Unleashed is a rather startling little film about a young man who has been raised violently by a petty criminal, but who ultimately finds redemption and salvation in music. Co-staring Bob Hoskins, Morgan Freeman, and Jet Li, Unleashed was surprisingly good.

Rating: Worth a place in your Netflix queue


Quiet Thoughts and Memories


An email from my mother left me crying uncontrollably this afternoon. In it she related that she is less and less able to do with out oxygen; that she is more and more aware that her days are numbered.

In the past few weeks she has had visits from her sister and surviving brother, as well as from nieces and nephews. There have been trips to Normal to see her grandchildren, and they have come to see her as well. I have been able to get over to Illinois twice, and I cherish that time spent with my mom.

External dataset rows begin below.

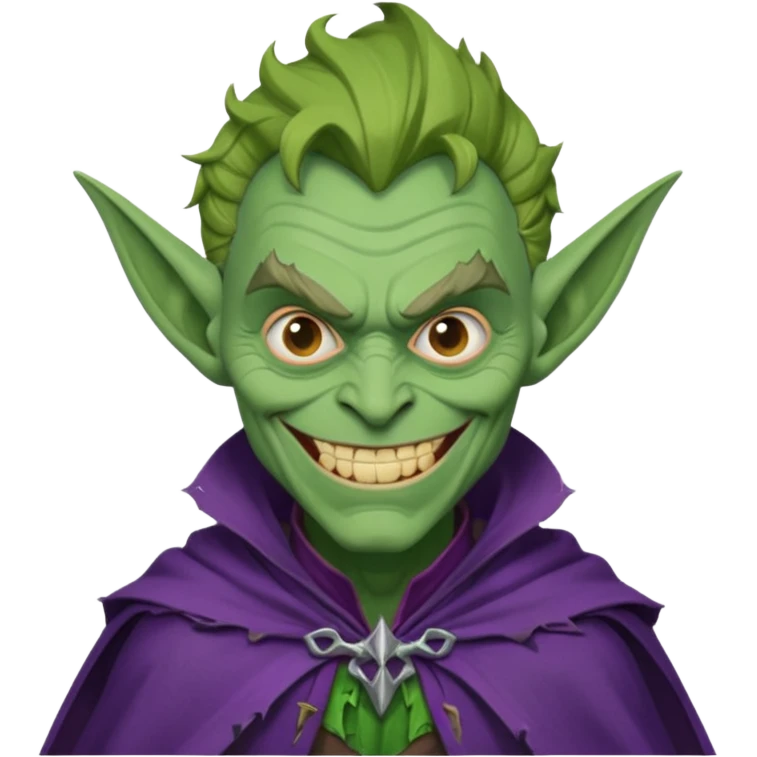 Green goblin Norman Osborne  emoji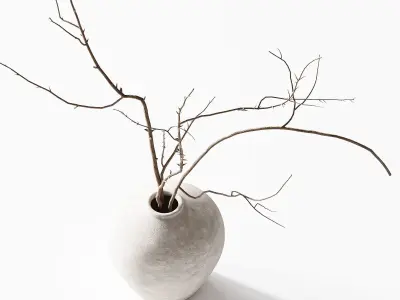 Bouquet 21 3D model
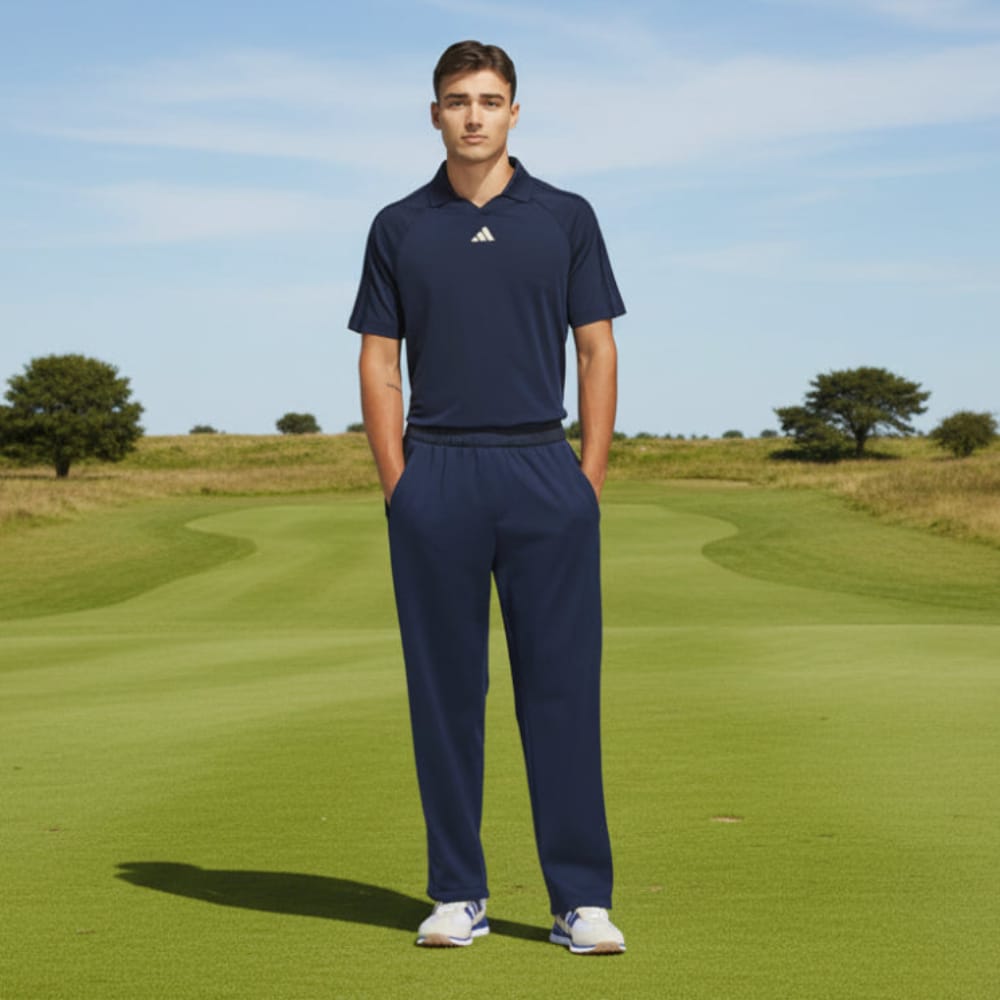 adidas Beyond The Course Climawarm Loose Fit Trousers - Collegiate Navy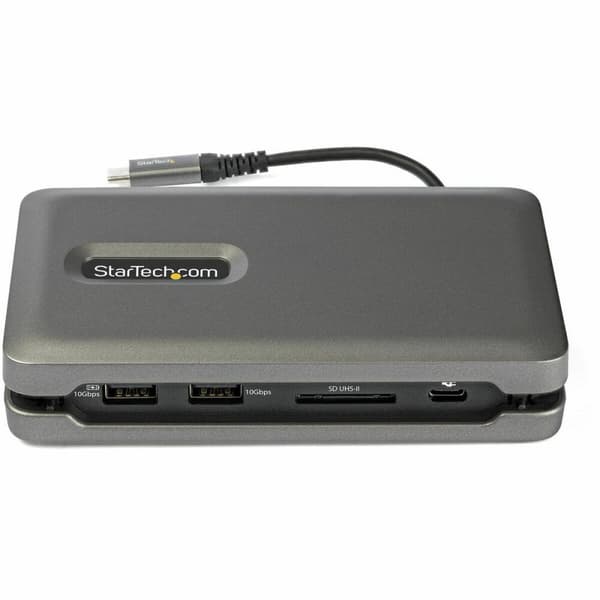 USB-HUB Startech DKT31CSDHPD3 Grå 100 W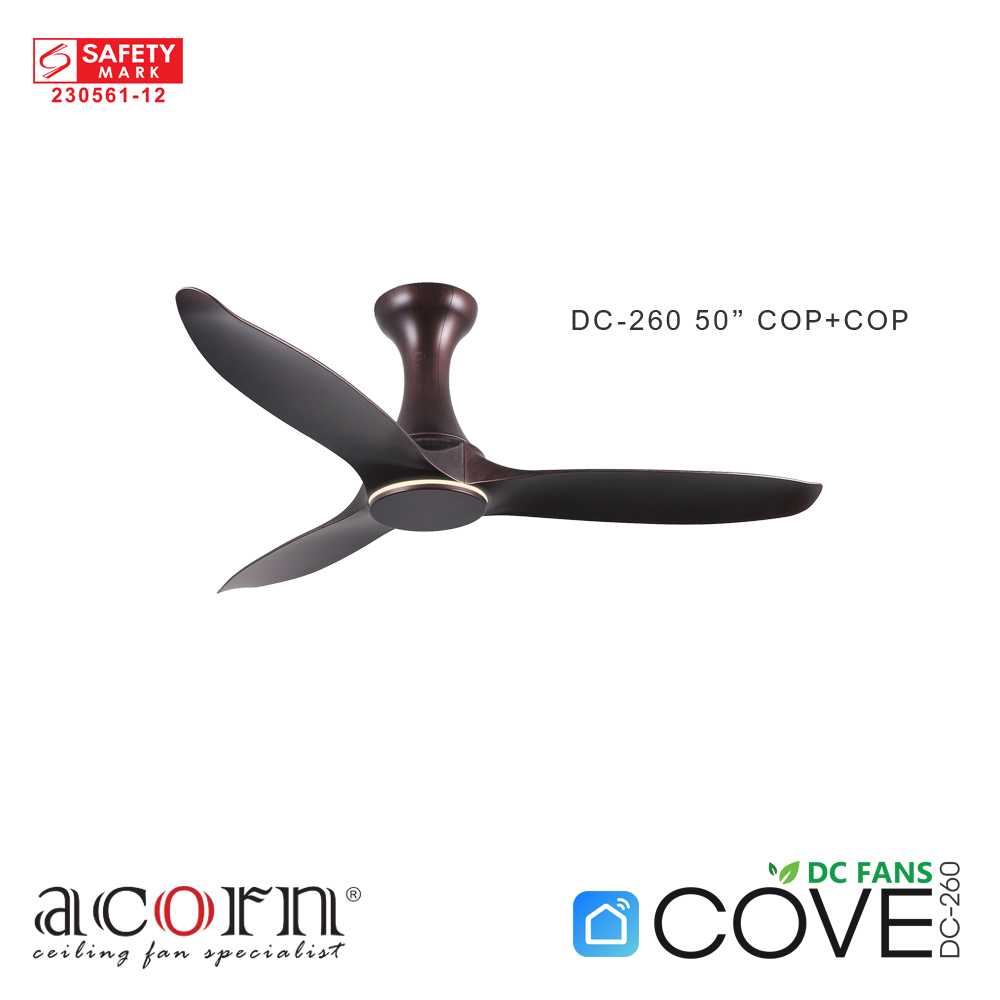 Acorn Cove DC-260 Smart DC Ceiling Fan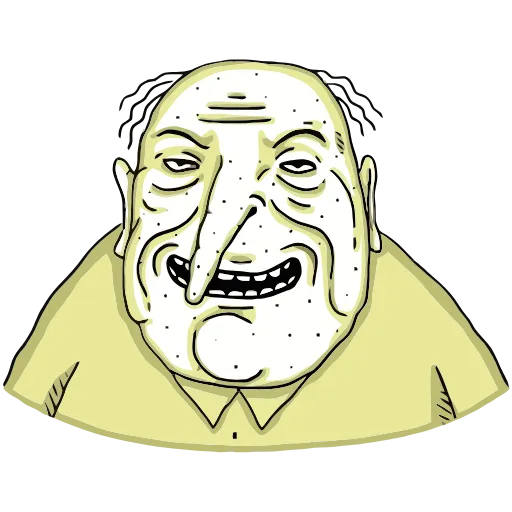 👴 Эмодзи «ШКЯ» для Telegram
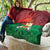 Burkina Faso Independence Day Quilt National Heroes Monument Proud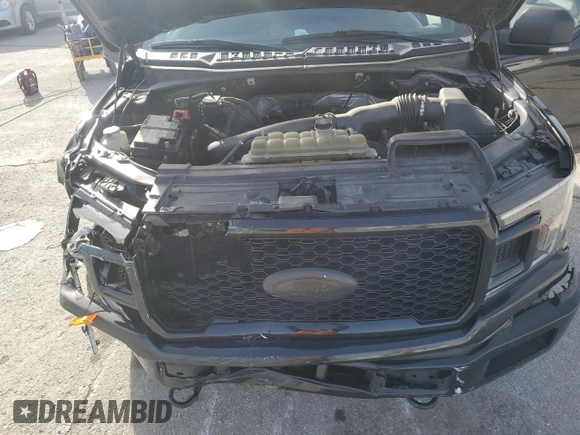 2019 Ford F-150 XL with VIN 1FTEW1E49KKE05612, listed as a Copart auction lot 47360315 with 121,748 mi miles and Salvage Title. Bid and sale history available at carsss.com. Image 13.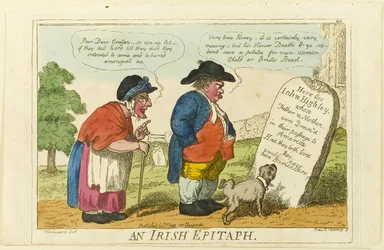 Et irsk epitafium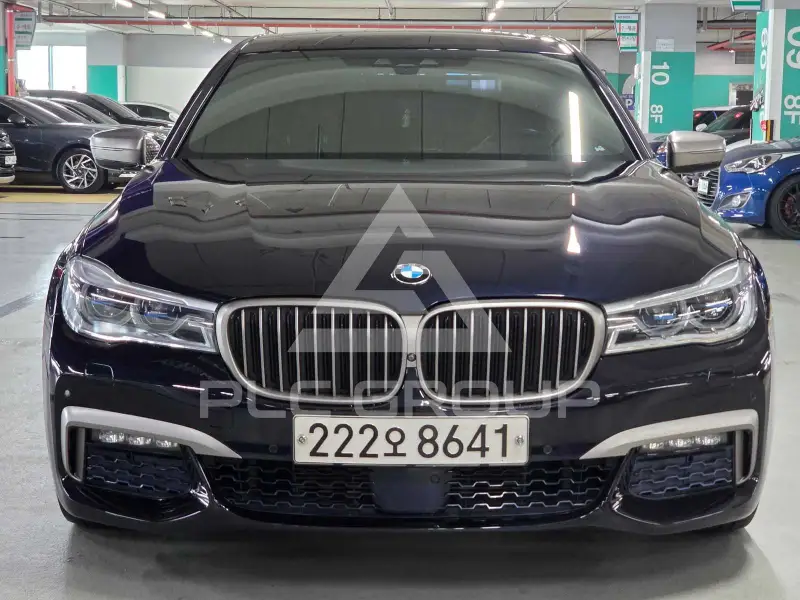 2018 BMW 740M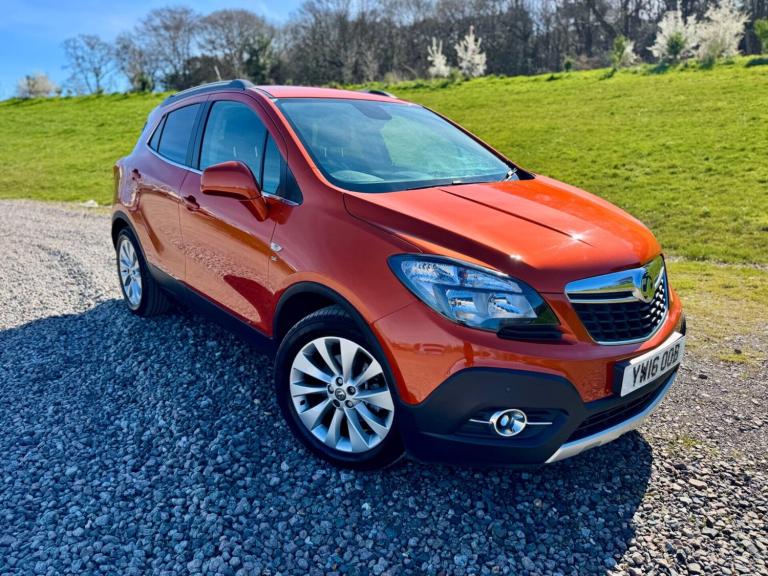2016 Vauxhall Mokka SE CDTI Hatchback Diesel Automatic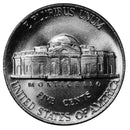 1995-P Full Step FS Gem BU Jefferson Nickel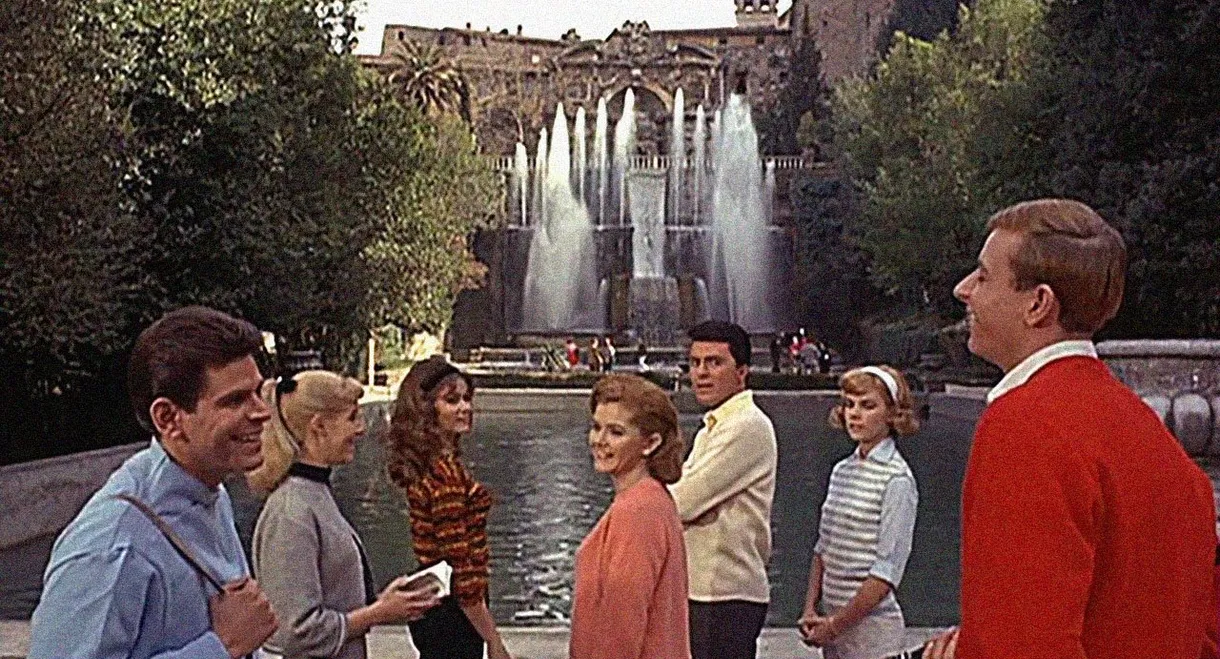 Gidget Goes to Rome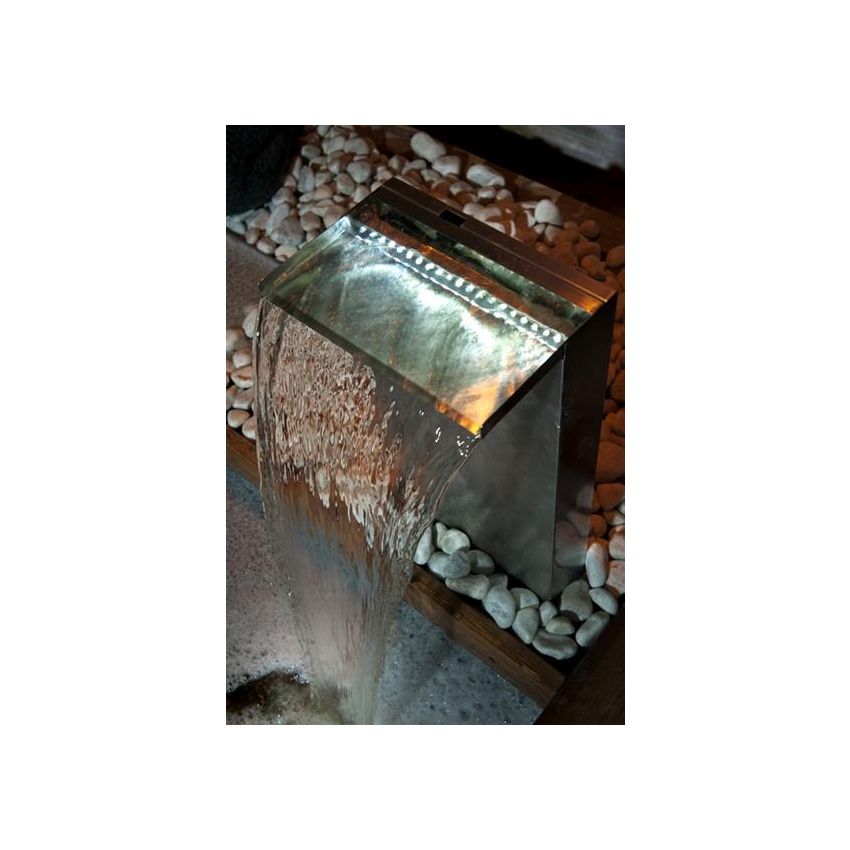 Kit Cascade VENEZIA Inox LED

Next weekend I will return to my childhood home again, to see my mom and continue the long gentle goodbye we have been sharing since she learned her cancer had returned and was terminal. In a letter I sent to her shortly after her birthday I shared some of my memories of her, and in her email and our conversations she has shared some of her memories and thoughts as well.

I know much has been made throughout history of a boys love for his mother. Not nearly enough has been made of the impact a mother’s loss has on her children. Even with daily juxtapositions between my desire to see and talk to Michele again against the reality of her death; I am unable to comprehend even for a moment what the world will be like when I can’t call home and talk to my mom.